Une des attractions de la quinzaine ç’a été la cour criminelle.

Notre nouvelle cour est gaie et spacieuse. L’ancien édifice avait plus de couleur locale. C’était sinistre et noir ; les murs suintaient le crime ; on n’apercevait les juges, les avocats et les criminels qu’à travers une buée épaisse qui donnait au spectacle une couleur tragique.

Un procès pittoresque s’est déroulé devant les assises, au dernier terme.

Je veux parler de Griffin, accusé d’assaut.

Griffin faisait partie du cirque de Howe ; il aurait, paraît-il, cruellement battu un de ses compagnons, un nègre aussi noir qu’inoffensif.

Il était curieux de voir défiler les témoins, tous saltimbanques, effrontés et bavards.

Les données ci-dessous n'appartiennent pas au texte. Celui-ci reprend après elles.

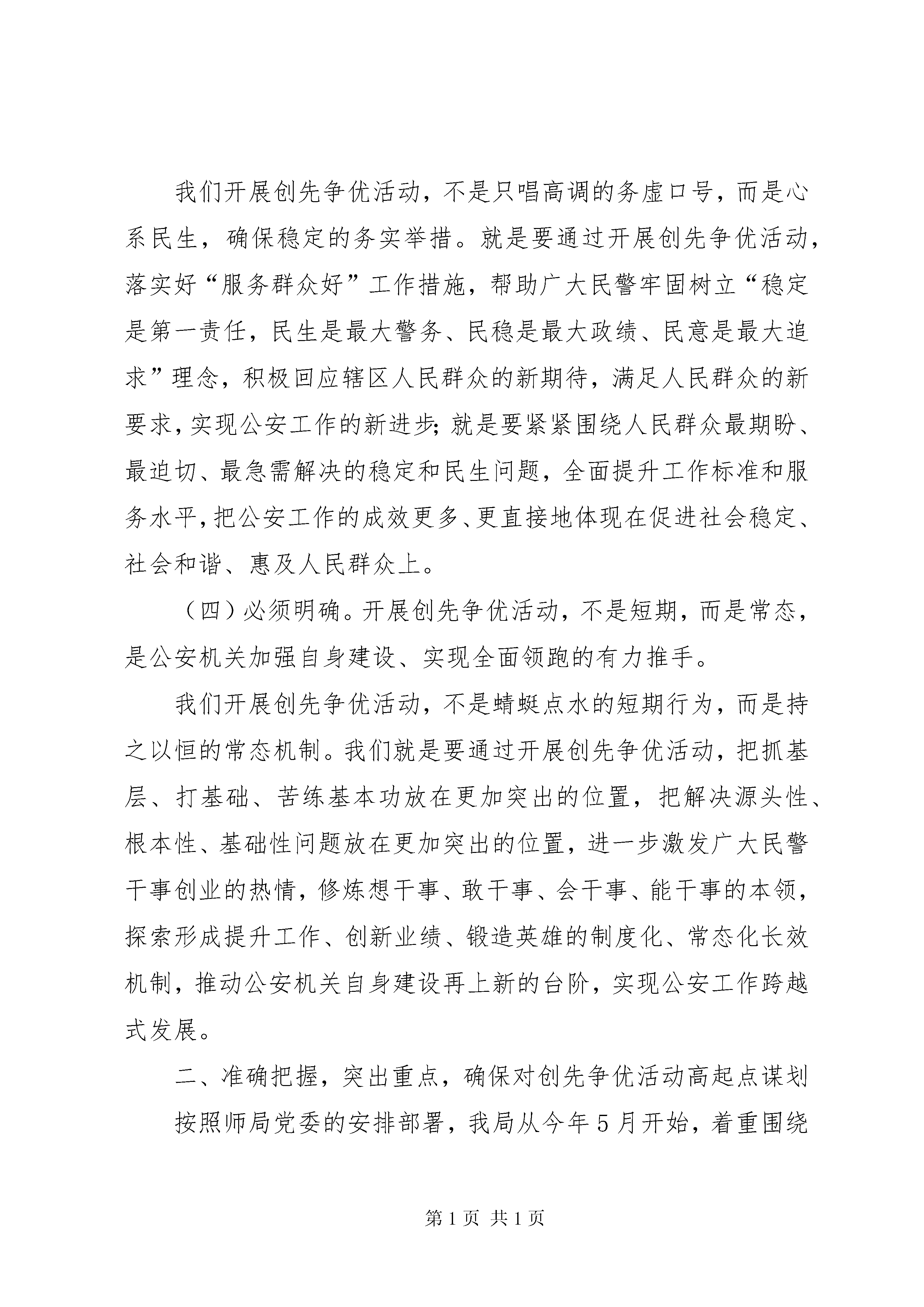 我们开展创先争优活动，不是只唱高调的务虚口号，而是心系民生，确保稳定的务实举措。就是要通过开展创先争优活动，落实好“服务群众好”工作措施，帮助广大民警牢固树立“稳定是第一责任，民生是最大警务、民稳是最大政绩、民意是最大追求”理念，积极回应辖区人民群众的新期待，满足人民群众的新要求，实现公安工作的新进步；就是要紧紧围绕人民群众最期盼、最迫切、最急需解决的稳定和民生问题，全面提升工作标准和服务水平，把公安工作的成效更多、更直接地体现在促进社会稳定、社会和谐、惠及人民群众上。

（四）必须明确。开展创先争优活动，不是短期，而是常态，是公安机关加强自身建设、实现全面领跑的有力推手。

我们开展创先争优活动，不是蜻蜓点水的短期行为，而是持之以恒的常态机制。我们就是要通过开展创先争优活动，把抓基层、打基础、苦练基本功放在更加突出的位置，把解决源头性、根本性、基础性问题放在更加突出的位置，进一步激发广大民警干事创业的热情，修炼想干事、敢干事、会干事、能干事的本领，探索形成提升工作、创新业绩、锻造英雄的制度化、常态化长效机制，推动公安机关自身建设再上新的台阶，实现公安工作跨越式发展。

二、准确把握，突出重点，确保对创先争优活动高起点谋划

按照师局党委的安排部署，我局从今年5月开始，着重围绕

第1页 共1页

Nous avons vu la belle Chinquilla, princesse indienne. Très jolie avec ses joues brunes, ses yeux d’un noir d’enfer, coiffée d’un chapeau rouge qui flambait comme un incendie. On a voulu lui faire prêter serment, ce qui l’a fait rire, et lui a donné l’occasion de faire briller l’éclair de dents d’ivoire qui semblaient fasciner le substitut, mon ami M. Amyot. Cette jeune personne a le talent de manger du feu comme si c’était un mets délicat.

Le docteur Hickey a beaucoup fait rire la cour. Des lunettes sur nez rouge, des poses et des gestes burlesques, une loquacité et un aplomb qui en imposent.

Le docteur était chargé de faire les boniments lors des représentations.

Il était difficile d’embarrasser le docteur. L’avocat avait beau relever les manches de sa toge et regarder le public, semblant dire : « Vous allez voir : j’enfoncerai bien le témoin. » Vaine bravade : le témoin mettait dedans avocat, juge et jury.

Je suis obligé d’interrompre brusquement ma causerie; on m’avertit qu’il n’y a plus de place. C’est toujours au moment où je vais être intéressant qu’on me fait taire.